If not, why not? And what are the alternatives? What, exactly, are the treatment barriers to cure of spinal cord injury?
There is a divergence of opinion among neurologists, neurosurgeons and scientists about the safest and most effective method of clinical trial with stem cells. The design of clinical trials has been the topic of a series of meetings of the International Campaign for Cures of Spinal Cord Injury Paralysis (ICCP, Spinal Cord 45: 190-242, 2007). The divergence of opinions is appropriate because there are many important questions that remain unanswered. Therefore, continuing dialog among stem cell researchers, neurologists and neurosurgeons is necessary to identify, and solve the barriers to cure.
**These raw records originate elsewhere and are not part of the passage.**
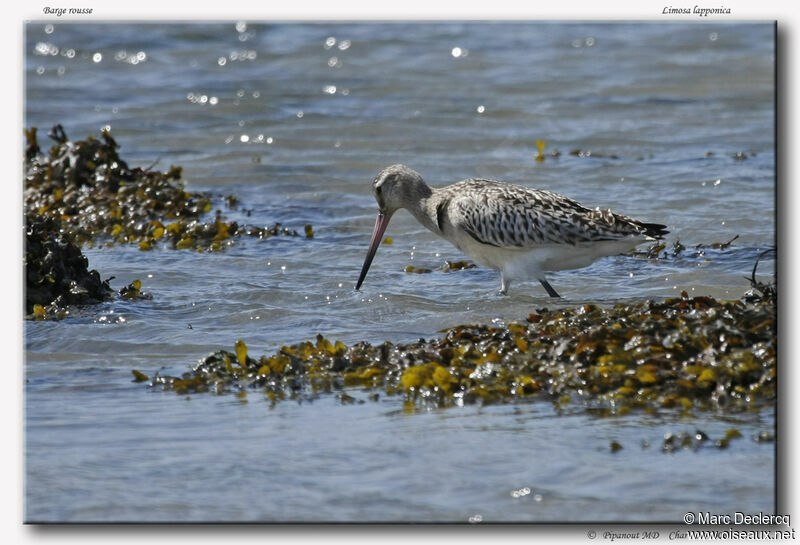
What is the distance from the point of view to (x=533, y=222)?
831 cm

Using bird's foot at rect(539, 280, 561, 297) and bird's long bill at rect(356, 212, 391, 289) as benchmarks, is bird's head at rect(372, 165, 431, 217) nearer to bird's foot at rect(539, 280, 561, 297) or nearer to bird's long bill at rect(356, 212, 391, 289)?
bird's long bill at rect(356, 212, 391, 289)

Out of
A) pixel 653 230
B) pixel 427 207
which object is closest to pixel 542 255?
pixel 653 230

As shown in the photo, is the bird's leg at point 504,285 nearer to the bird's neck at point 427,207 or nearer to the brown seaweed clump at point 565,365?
the bird's neck at point 427,207

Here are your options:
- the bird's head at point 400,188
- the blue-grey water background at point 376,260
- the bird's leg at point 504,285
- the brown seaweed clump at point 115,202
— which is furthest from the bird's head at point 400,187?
the brown seaweed clump at point 115,202

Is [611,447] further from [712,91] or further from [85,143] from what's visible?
[712,91]

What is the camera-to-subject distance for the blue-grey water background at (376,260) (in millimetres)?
4746

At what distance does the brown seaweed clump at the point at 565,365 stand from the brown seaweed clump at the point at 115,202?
3927 millimetres

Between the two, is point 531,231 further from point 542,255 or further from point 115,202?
point 115,202

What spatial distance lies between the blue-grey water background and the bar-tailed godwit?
0.30 metres

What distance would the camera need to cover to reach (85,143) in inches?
463

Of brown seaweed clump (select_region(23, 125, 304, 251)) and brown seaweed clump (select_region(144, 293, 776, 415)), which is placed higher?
brown seaweed clump (select_region(23, 125, 304, 251))

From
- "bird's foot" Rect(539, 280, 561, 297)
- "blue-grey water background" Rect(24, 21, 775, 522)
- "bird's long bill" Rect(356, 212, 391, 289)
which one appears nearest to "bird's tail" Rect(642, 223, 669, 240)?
"blue-grey water background" Rect(24, 21, 775, 522)

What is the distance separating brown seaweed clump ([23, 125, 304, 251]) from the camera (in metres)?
10.4

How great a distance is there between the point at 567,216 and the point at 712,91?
9059 mm
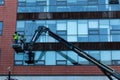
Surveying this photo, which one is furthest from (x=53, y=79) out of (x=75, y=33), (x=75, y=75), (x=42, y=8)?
(x=42, y=8)

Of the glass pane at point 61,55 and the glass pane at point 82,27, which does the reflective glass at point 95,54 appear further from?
A: the glass pane at point 61,55

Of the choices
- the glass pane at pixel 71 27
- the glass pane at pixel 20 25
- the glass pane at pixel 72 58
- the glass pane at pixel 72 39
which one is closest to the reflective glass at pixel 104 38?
the glass pane at pixel 72 39

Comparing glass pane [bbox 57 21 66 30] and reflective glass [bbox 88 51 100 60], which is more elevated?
glass pane [bbox 57 21 66 30]

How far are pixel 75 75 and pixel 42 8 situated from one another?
9.25 meters

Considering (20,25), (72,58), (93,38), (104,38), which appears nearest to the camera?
(72,58)

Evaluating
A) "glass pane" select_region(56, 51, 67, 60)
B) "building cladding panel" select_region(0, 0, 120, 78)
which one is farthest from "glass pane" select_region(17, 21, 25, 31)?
"glass pane" select_region(56, 51, 67, 60)

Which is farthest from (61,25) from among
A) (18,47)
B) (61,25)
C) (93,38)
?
(18,47)

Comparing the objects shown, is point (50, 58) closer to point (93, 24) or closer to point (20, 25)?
point (20, 25)

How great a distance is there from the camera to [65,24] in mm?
44844

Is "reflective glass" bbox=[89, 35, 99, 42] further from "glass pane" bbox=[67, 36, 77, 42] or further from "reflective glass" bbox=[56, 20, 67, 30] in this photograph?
"reflective glass" bbox=[56, 20, 67, 30]

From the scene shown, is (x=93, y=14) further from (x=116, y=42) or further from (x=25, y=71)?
(x=25, y=71)

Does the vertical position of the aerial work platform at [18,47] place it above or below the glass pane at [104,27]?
below

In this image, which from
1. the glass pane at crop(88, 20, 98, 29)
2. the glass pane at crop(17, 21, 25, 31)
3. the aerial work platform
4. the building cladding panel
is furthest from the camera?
the glass pane at crop(17, 21, 25, 31)

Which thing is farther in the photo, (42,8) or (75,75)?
(42,8)
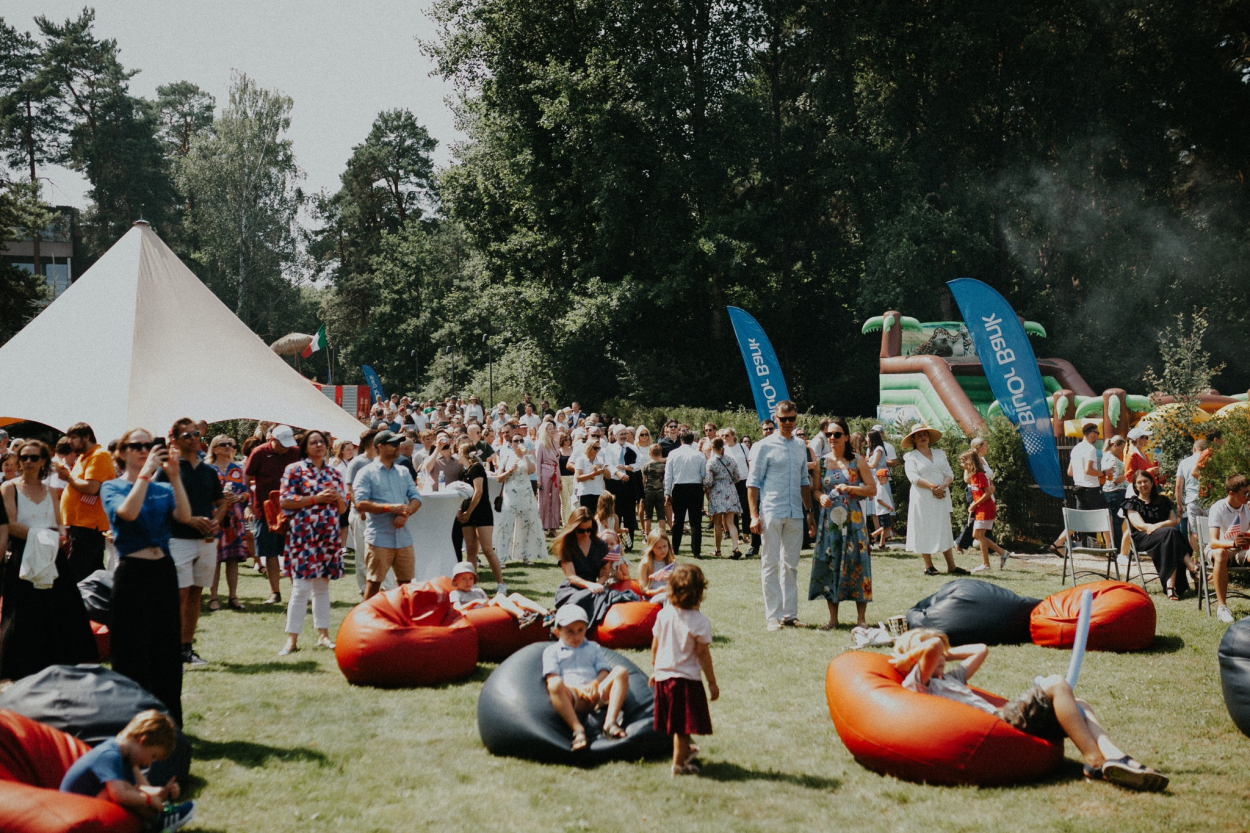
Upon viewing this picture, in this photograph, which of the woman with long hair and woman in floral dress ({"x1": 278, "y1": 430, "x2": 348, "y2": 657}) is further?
the woman with long hair

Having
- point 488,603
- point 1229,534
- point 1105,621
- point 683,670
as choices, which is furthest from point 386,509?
point 1229,534

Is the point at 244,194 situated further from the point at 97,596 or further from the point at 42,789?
the point at 42,789

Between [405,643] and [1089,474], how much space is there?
9136mm

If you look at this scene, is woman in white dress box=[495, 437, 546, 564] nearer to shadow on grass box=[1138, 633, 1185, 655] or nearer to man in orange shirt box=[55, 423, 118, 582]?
man in orange shirt box=[55, 423, 118, 582]

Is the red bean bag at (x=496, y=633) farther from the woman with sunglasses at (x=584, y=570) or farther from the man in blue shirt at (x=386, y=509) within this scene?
the man in blue shirt at (x=386, y=509)

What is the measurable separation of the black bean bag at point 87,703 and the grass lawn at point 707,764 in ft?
1.09

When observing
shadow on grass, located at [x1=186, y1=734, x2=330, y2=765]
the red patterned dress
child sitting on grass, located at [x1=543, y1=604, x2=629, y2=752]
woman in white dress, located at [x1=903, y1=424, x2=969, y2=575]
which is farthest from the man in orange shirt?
woman in white dress, located at [x1=903, y1=424, x2=969, y2=575]

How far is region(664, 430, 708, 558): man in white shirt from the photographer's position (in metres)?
13.4

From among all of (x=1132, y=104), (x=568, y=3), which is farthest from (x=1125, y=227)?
(x=568, y=3)

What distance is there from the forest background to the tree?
1573 cm

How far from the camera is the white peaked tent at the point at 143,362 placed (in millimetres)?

The goal of the 2008 Spinal Workshop is to bring together the three key areas: Neurosurgery, Neurology, and Basic Science to identify the remaining barriers to cure. By the end of this one-day workshop, the group will have produced a publishable list of the current barriers. The report from this workship will serve as guidelines for seeking the resources necessary to solve the problems identified.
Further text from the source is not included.